Bramante ritrovato: Santa Maria di Canepanova a Pavia
In: Quaderni dell'Istituto di Storia dell'Architettura: 64, 2016
The centralised Church of Santa Maria di Canepanova in Pavia was already attributed to Bramante in the educated circles of the Barnabites, who had officiated the church since 1557, at the end of the 16th century, remaining unchallenged until Malaguzzi Valeri published a document written in the early 17th century, although referring to 1507, which linked the construction site of the church, plans for which already existed in 1492 or more definitely in 1497, to Amadeo. This solitary and belatedly remembered document was sufficient for scholars of varying calibre to attribute the initial project to Amadeo, with few exceptions. Yet a compositional and stylistic analysis of the Lombard sculptor and architect makes it easy to dismiss this supposition and safely return to attributing the architecture to Bramante.
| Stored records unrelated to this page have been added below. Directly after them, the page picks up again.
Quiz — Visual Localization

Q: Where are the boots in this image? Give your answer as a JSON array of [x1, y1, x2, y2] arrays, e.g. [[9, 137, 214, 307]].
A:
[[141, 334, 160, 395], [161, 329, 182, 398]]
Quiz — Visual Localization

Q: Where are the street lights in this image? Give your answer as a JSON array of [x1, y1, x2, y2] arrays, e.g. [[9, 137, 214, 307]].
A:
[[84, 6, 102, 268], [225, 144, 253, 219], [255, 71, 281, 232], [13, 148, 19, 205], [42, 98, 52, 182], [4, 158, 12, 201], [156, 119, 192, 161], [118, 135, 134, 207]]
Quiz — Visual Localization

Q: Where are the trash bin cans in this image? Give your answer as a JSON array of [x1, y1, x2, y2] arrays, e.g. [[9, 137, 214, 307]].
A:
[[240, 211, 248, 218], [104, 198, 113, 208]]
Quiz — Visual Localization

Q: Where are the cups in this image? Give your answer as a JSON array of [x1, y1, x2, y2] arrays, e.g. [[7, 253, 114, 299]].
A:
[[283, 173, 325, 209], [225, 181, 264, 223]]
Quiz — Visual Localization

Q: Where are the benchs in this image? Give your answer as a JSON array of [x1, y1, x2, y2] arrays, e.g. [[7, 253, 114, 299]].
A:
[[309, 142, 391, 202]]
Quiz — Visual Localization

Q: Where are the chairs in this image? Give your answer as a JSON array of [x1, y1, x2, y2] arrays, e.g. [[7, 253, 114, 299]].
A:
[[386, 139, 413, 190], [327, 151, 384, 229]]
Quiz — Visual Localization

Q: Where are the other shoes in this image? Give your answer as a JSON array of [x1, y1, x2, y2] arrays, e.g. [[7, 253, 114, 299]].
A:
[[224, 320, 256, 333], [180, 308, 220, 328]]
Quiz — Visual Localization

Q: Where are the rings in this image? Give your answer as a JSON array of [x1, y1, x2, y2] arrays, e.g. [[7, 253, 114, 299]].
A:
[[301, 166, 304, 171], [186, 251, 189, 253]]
It appears that it is a few syntactical solutions, closely invoking those used in Santa Maria Presso San Satiro in Milan, to lead us back to the great architect, as well as the ability to perfectly insert the interpenetration, so to speak, of the scheme of the large Basilica of San Lorenzo in Milan with those of his satellite chapels Sant’Aquilino and Sant’Ippolito in the narrow street network of Pavia. It is in fact well-known just how important the San Lorenzo complex was to Bramante in the implementation of a few projects for St Peter’s in the Vatican. The large circular rings that characterise the side of the Church, together with the rose windows of Santa Maria delle Grazie and other Milanese examples, are also part of the important legacy that the architect from Urbino left to Lombard architectural culture between the 15th and 16th centuries, and which tends to replace the minute decorations of Lombard tradition with large geometric motifs.